In the embodiment of the invention, a central node sequentially inquires an inode number (a metadata index node number) and a read-write authority of each node in a node sequence of a destination path (i.e. a path from the minimum common ancestor node to the destination node), establishes a read lock (i.e. a shared lock) for the corresponding node according to a hash table of the inode number (the metadata index node number) in a memory, if the corresponding node does not exist, indicates that the corresponding node is changed, releases the node on the minimum common ancestor at the moment, releases all the added read locks, gives up renaming operation, replies renaming operation failure information to an upper layer, and if a write lock (i.e. an exclusive lock) exists on the corresponding node in the hash table, blocks the release of the write lock waiting for the corresponding node, and under the condition, the state of the write lock is kept, and other renaming operation is proved to be needed to be released by waiting for other renaming operation.

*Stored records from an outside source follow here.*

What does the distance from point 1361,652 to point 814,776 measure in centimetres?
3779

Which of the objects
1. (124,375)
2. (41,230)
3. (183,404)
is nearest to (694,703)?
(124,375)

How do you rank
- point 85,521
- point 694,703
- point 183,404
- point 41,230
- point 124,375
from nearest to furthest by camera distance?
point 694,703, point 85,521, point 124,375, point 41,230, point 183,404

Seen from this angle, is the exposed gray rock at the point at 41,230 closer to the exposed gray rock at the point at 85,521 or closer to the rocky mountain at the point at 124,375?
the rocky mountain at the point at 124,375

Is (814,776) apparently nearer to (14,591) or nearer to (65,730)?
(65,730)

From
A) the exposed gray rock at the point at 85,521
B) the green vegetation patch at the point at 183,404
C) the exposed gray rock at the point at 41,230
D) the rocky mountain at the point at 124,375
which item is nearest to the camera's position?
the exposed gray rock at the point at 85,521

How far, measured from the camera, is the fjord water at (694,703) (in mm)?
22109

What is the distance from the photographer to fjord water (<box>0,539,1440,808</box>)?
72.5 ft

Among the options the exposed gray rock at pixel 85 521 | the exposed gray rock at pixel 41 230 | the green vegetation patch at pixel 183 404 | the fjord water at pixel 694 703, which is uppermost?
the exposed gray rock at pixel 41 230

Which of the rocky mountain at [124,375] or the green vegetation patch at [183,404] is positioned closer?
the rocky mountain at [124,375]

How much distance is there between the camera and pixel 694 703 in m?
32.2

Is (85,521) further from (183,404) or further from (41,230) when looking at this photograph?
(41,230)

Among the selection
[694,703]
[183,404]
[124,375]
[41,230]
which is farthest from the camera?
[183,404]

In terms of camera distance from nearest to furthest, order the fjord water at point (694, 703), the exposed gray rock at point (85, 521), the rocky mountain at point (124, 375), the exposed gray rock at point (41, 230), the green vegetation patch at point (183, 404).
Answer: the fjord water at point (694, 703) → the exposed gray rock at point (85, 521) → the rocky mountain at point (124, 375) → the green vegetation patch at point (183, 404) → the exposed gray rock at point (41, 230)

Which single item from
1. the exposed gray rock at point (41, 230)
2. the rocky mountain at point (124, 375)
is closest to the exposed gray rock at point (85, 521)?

(4) A write lock is created for the source node.

In the embodiment of the invention, the central node recursively analyzes the path of the source node (the path from the minimum common ancestor node to the source node) from the memory, and when the last node of the path of the source node, namely the source node, is found, a write lock is created for the source node in the hash table in the memory.

(5) The write lock of the smallest common ancestor node is released.

The primary role of write locks on the smallest common ancestor node is to avoid deadlock caused by the simultaneous occurrence of two r renaming operations that may produce an orphan ring.

And 3, the central node sends a renaming transaction request to a persistent storage dentry node (namely a node for storing the directory entry) of the metadata storage engine at the lower layer, a renaming transaction process is executed, and after the renaming transaction is executed, all read-write locks added in the previous locking process are released.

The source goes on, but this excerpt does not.